Whatever the season, it is a stimulating and novel way to discover this enchanting place and appreciate the invaluable contribution trees make to our biodiversity and quality of life.
The Ash Woodland is one of the few naturally regenerated wooded areas at the Botanical Garden. The path through the woodland is popular with walkers and nature lovers. The canopy here is dominated by close to 500 red ash trees (Fraxinus pennsylvanica) and more than 200 American elms (Ulmus americana).
The flowering crabapples
The Montréal Botanical Garden's flowering crabapple (Malus spp.) collection allows visitors to enjoy the impression that they are strolling through an orchard.

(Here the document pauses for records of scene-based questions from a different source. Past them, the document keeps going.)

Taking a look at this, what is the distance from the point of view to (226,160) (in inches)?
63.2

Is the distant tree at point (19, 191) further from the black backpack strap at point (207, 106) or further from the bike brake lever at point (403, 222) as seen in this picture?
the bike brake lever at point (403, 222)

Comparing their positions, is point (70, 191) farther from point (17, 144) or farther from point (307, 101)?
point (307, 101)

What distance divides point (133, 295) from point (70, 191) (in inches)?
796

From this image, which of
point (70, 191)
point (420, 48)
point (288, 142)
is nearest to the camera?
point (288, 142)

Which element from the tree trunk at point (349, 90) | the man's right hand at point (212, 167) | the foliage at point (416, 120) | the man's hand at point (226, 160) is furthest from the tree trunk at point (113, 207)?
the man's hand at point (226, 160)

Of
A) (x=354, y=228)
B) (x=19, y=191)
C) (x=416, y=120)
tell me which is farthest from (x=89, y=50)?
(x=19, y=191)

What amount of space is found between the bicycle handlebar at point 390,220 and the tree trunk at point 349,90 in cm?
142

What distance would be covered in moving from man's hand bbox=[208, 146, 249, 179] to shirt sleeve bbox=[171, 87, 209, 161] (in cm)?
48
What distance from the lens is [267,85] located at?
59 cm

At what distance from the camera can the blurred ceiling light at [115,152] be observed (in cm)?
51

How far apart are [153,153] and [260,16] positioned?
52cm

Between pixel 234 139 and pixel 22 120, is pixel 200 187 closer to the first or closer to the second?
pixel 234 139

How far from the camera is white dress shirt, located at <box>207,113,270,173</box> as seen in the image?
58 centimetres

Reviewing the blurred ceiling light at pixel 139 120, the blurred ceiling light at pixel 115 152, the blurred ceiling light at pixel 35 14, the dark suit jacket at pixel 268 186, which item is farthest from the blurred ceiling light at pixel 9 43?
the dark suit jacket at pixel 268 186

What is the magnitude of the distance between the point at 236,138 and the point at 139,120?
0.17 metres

In addition to the site's esthetic and educational qualities, the collection's fruit attracts a wide variety of birds that come there to feed and nest. There are some 200 crabapples in the collection, representing over 63 cultivars and hybrids and 31 botanical species.
What can be more pleasant than a stroll through a lilac garden on a fine day at the end of May! Take a whiff of the gentle fragrance and admire the various forms and colours of the panicles. It consists of 20 species and close to 200 cultivars, making it highly representative of the genus Syringa. Most of the shrubs are planted on a gentle slope near the Flowery Brook and continue northward up to the pond's edge.